Carney meanwhile brings the music and city to vibrant life. Shooting, like the musicians record, with a natural and rough-and-ready style you’re transported to a less glamorous New York than we’re used to seeing but an ultimately more intimate one, one in which street kids stop their racket to join in with the music, one in which grubby apartments and run-down alleys bring an authentic charm.

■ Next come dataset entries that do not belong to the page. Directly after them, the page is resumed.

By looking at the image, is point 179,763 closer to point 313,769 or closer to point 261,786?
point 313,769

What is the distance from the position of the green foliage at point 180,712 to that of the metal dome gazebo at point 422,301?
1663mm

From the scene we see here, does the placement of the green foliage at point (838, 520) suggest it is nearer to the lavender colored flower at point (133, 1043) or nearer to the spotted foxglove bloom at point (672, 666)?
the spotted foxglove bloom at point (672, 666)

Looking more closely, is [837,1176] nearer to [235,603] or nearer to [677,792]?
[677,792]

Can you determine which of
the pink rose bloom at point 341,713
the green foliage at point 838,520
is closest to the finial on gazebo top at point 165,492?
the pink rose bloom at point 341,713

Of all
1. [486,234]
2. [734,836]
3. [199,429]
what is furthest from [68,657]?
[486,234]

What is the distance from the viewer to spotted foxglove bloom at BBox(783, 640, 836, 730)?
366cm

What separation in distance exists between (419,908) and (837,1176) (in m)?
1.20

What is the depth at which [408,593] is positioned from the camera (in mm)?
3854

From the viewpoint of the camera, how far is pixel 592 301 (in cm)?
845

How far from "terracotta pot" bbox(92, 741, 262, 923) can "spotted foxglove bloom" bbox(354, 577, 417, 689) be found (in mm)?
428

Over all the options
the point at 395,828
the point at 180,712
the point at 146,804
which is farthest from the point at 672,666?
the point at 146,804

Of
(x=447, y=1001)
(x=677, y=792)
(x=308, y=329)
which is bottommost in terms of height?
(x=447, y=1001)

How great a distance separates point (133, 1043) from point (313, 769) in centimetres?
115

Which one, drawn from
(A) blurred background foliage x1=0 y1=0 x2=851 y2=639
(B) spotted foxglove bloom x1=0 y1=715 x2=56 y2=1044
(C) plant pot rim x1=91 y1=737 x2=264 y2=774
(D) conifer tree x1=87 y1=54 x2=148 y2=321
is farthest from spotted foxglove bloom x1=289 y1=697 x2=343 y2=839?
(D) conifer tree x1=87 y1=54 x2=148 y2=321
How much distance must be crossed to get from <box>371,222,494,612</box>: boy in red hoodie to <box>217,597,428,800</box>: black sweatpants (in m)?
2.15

But what makes Begin Again one of the most endearing films of the year so far are two brilliant central performances. Keira Knightley, in a role originally slated for Scarlett Johansson, is hopelessly adorable as Greta, finding a level of damaged vulnerability that has hereto been absent in most of her roles. What is more Knightley can sing, and sing really well. Here vocals aren’t going to rival Adele but there’s a natural and charming breathy sense of heartbreaking turmoil to her singing that is hugely captivating. Ruffalo meanwhile remains one of cinema’s most reliably great actors. Often understated and disheveled his Dan is real, brutally honest and scarred in such a way as to make him hopelessly adorable. In another actor’s hands Dan could well have become a mean old drunk but Ruffalo finds a level sympathetic pain that lurks just beneath that sad-sack face, a cuddly bear you pray is able to find the happiness that is otherwise eluding him.
When Knightley and Ruffalo are on screen together Begin Again picks you up to places films rarely manage. You find yourself rooting for this pair so much that there’s a perfectly implied, yet thankfully avoided, sense of attraction between them. It’s never overt and almost certainly never sexual but instead a case of two lost souls finding a guardian angel in the other’s presence.
In a year chock-full of giant robots, crushing monsters and loud-mouthed superheroes Begin Again is like a cool breeze on a humid day. It’s refreshing, calming and hugely uplifting.